## SUPPLIED DATA
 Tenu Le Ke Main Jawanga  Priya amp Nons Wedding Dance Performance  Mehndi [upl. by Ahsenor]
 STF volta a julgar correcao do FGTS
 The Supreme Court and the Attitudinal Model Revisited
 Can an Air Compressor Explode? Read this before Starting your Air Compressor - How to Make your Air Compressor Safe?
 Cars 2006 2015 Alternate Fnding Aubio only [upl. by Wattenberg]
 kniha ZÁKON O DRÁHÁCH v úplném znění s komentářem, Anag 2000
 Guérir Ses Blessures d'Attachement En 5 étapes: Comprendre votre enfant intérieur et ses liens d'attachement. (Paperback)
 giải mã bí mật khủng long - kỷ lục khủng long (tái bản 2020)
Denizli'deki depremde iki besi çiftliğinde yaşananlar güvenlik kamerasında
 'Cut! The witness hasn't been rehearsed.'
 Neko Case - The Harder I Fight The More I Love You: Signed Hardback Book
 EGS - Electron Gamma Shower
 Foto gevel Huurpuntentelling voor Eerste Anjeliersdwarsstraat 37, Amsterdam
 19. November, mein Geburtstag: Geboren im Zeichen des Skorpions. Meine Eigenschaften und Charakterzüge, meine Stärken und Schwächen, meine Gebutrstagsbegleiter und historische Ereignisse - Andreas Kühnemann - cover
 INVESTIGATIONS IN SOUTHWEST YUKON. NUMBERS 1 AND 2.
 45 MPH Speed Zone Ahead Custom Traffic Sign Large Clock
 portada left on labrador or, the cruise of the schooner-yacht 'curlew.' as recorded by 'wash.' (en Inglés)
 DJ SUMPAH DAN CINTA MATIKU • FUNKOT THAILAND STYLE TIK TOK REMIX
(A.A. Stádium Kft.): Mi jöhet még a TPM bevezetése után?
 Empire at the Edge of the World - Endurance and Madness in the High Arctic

## WHAT NEEDS TO BE DONE
Output all of the rows above as a numbered list, leaving out any blank lines.

## SOLVED PROBLEM
1.  Tenu Le Ke Main Jawanga  Priya amp Nons Wedding Dance Performance  Mehndi [upl. by Ahsenor]
2.  STF volta a julgar correcao do FGTS
3.  The Supreme Court and the Attitudinal Model Revisited
4.  Can an Air Compressor Explode? Read this before Starting your Air Compressor - How to Make your Air Compressor Safe?
5.  Cars 2006 2015 Alternate Fnding Aubio only [upl. by Wattenberg]
6.  kniha ZÁKON O DRÁHÁCH v úplném znění s komentářem, Anag 2000
7.  Guérir Ses Blessures d'Attachement En 5 étapes: Comprendre votre enfant intérieur et ses liens d'attachement. (Paperback)
8.  giải mã bí mật khủng long - kỷ lục khủng long (tái bản 2020)
9. Denizli'deki depremde iki besi çiftliğinde yaşananlar güvenlik kamerasında
10.  'Cut! The witness hasn't been rehearsed.'
11.  Neko Case - The Harder I Fight The More I Love You: Signed Hardback Book
12.  EGS - Electron Gamma Shower
13.  Foto gevel Huurpuntentelling voor Eerste Anjeliersdwarsstraat 37, Amsterdam
14.  19. November, mein Geburtstag: Geboren im Zeichen des Skorpions. Meine Eigenschaften und Charakterzüge, meine Stärken und Schwächen, meine Gebutrstagsbegleiter und historische Ereignisse - Andreas Kühnemann - cover
15.  INVESTIGATIONS IN SOUTHWEST YUKON. NUMBERS 1 AND 2.
16.  45 MPH Speed Zone Ahead Custom Traffic Sign Large Clock
17.  portada left on labrador or, the cruise of the schooner-yacht 'curlew.' as recorded by 'wash.' (en Inglés)
18.  DJ SUMPAH DAN CINTA MATIKU • FUNKOT THAILAND STYLE TIK TOK REMIX
19. (A.A. Stádium Kft.): Mi jöhet még a TPM bevezetése után?
20.  Empire at the Edge of the World - Endurance and Madness in the High Arctic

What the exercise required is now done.